New driving test manoeuvres are being introduced on December 4th, 2017. The traditional turn-in-the-road manoeuvre and reverse around the corner exercise are being dropped. The parallel parking exercise is to remain. Only one manoeuvre will be carried out from these three.
Parallel park at the side of the road
Park in a bay – either driving in and reversing out, or reversing in and driving out (the examiner will decide).
Pull up on the right-hand side of the road, reverse 2 car lengths and re-join the traffic
Parking on the right of a road
A new and very unusual manoeuvre of parking on the right-hand side of a road is being introduced.
Once parking on the right has been achieved a driving test candidate will then be asked to reverse the car alongside the kerb for two car lengths, before finally moving off. The examiner will not stop you first to explain the exercise, they’ll say it whilst you are driving.
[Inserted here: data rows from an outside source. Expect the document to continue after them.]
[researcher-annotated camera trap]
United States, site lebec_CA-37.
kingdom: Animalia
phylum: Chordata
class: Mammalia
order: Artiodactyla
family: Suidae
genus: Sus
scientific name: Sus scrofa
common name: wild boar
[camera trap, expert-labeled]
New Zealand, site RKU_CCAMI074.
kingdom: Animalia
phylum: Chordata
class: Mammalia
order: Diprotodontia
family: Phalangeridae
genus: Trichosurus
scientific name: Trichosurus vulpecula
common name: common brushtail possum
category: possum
These essential skills will be assessed when parking on the right
Awareness of road users from behind and oncoming
Effective use of mirrors
Accuracy and control
One drawback of having this manoeuvre on a driving test is the lack of time to practice it for learner drivers who can only take evening lessons in the winter. Because it is illegal to park on the right at night!
New driving test manoeuvres
Parking in a bay
A wide variety of car parks for the bay parking exercise, such as hotels, retail parks and supermarkets will be used.
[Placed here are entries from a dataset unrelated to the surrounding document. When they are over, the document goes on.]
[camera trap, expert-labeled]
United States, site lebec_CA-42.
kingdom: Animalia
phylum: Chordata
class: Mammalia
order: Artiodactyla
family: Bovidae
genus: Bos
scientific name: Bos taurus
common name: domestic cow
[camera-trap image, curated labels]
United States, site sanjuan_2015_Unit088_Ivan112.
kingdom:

The examiner will ask the pupil to park in a bay – either driving in and reversing out, or revering in and driving out (the examiner will decide which method to use).
Here is the examiners instruction to drive forward into a parking bay.
“I’d like you to drive forward into a convenient parking bay finishing within the lines, either to the left or the right (if the car park allows it).”
“Now I’d like you to reverse out either to the left or the right (if the car park allows it).”
Learner drivers do not need to park in a bay where there are vehicles in adjacent bays. Driving through a first parking bay, and then parking in a bay directly in front of that bay is not allowed. When reversing out, you will not be allowed to reverse into any bays behind.
A new driving test on the 4th December 2017 is being introduced by the DVSA. All learner drivers will need to pass this test in order to gain their full driving licence.
Drivers will be expected to answer safety questions whilst on the move. The reason is to see if the driver is distracted by either the talking of a passenger (the examiner), or the action of say, operating one of the car controls, such as the heated rear window switch.
The reverse around the corner will be replaced with a parking exercise of entering a parking space whilst reversing, and/or reversing out of a parking space.
Using a sat nav on the new driving test
The 10 minutes of independent driving that is in the present test will be replaced with 20 minutes of independent driving using a sat nav.
The DVSA carried out a public consultation and 71% of the 4,000 people contacted, agreed that asking candidates to follow a route using a sat nav would be a good idea.
88% of those surveyed agreed with increasing the length of the independent section of the test, whilst others agreed to changes in the reversing manoeuvres and show me questions.
RAC Foundation director Steve Gooding said:
“We are very supportive of the revisions DVSA is making to the practical driving test, which will mean candidates undergo a far more realistic assessment of their readiness to take to the road unsupervised. “Much has changed since the first driving test was taken in 1935, and it must be right that the test evolves, just as the cars we drive are themselves changing to incorporate ever more driver assist technology such as inbuilt sat nav systems. “Novice drivers need to demonstrate the right skills and driving style to cope with the new environment.”